[Stored items]
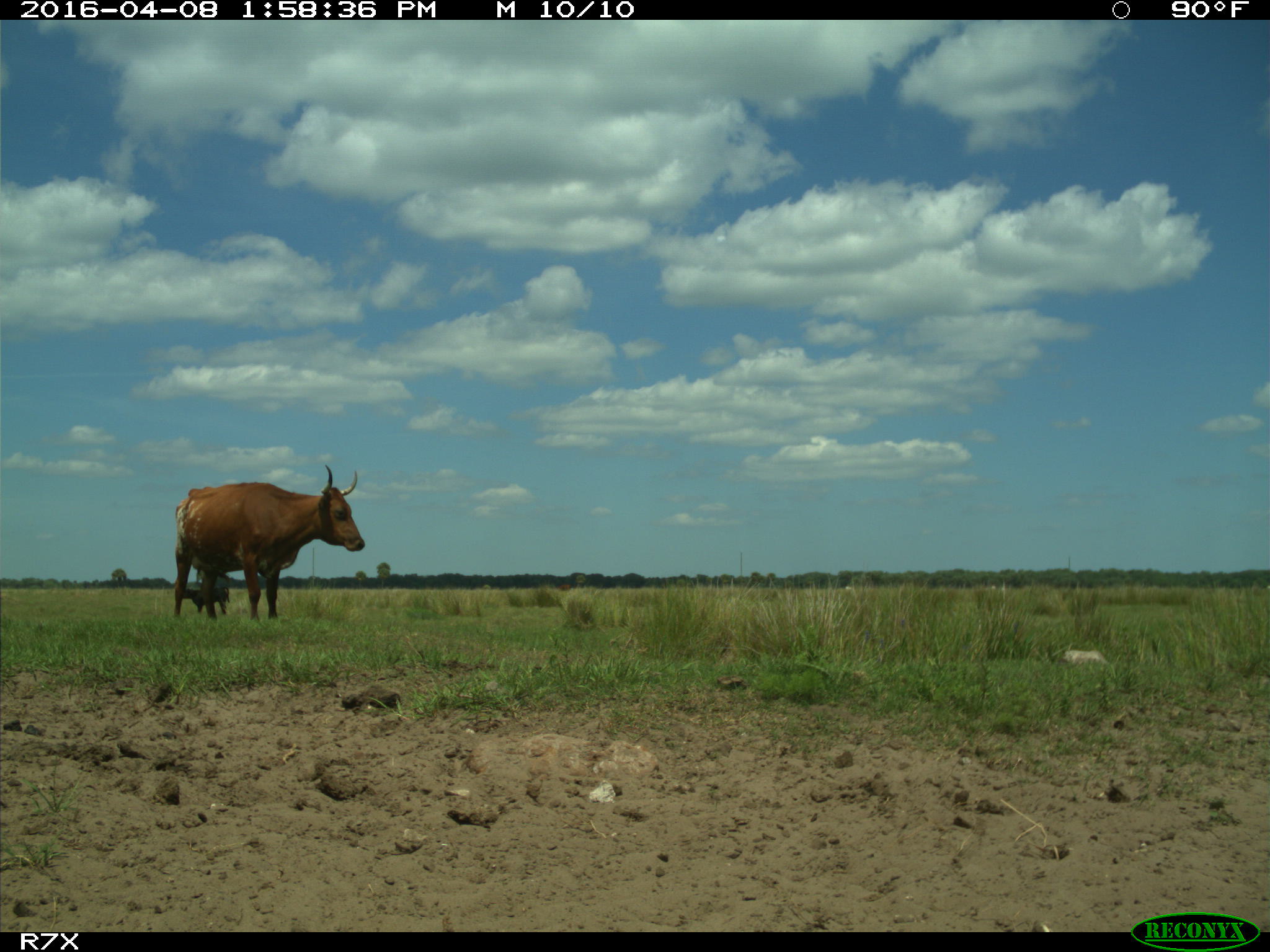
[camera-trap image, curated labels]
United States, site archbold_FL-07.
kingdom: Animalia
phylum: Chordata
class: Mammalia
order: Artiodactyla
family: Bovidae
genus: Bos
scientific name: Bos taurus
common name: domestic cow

THE TASK:
Here the records must be restated exactly, minus any images.

RESPONSE FOR THIS EXERCISE:
[camera-trap image, curated labels]
United States, site archbold_FL-07.
kingdom: Animalia
phylum: Chordata
class: Mammalia
order: Artiodactyla
family: Bovidae
genus: Bos
scientific name: Bos taurus
common name: domestic cow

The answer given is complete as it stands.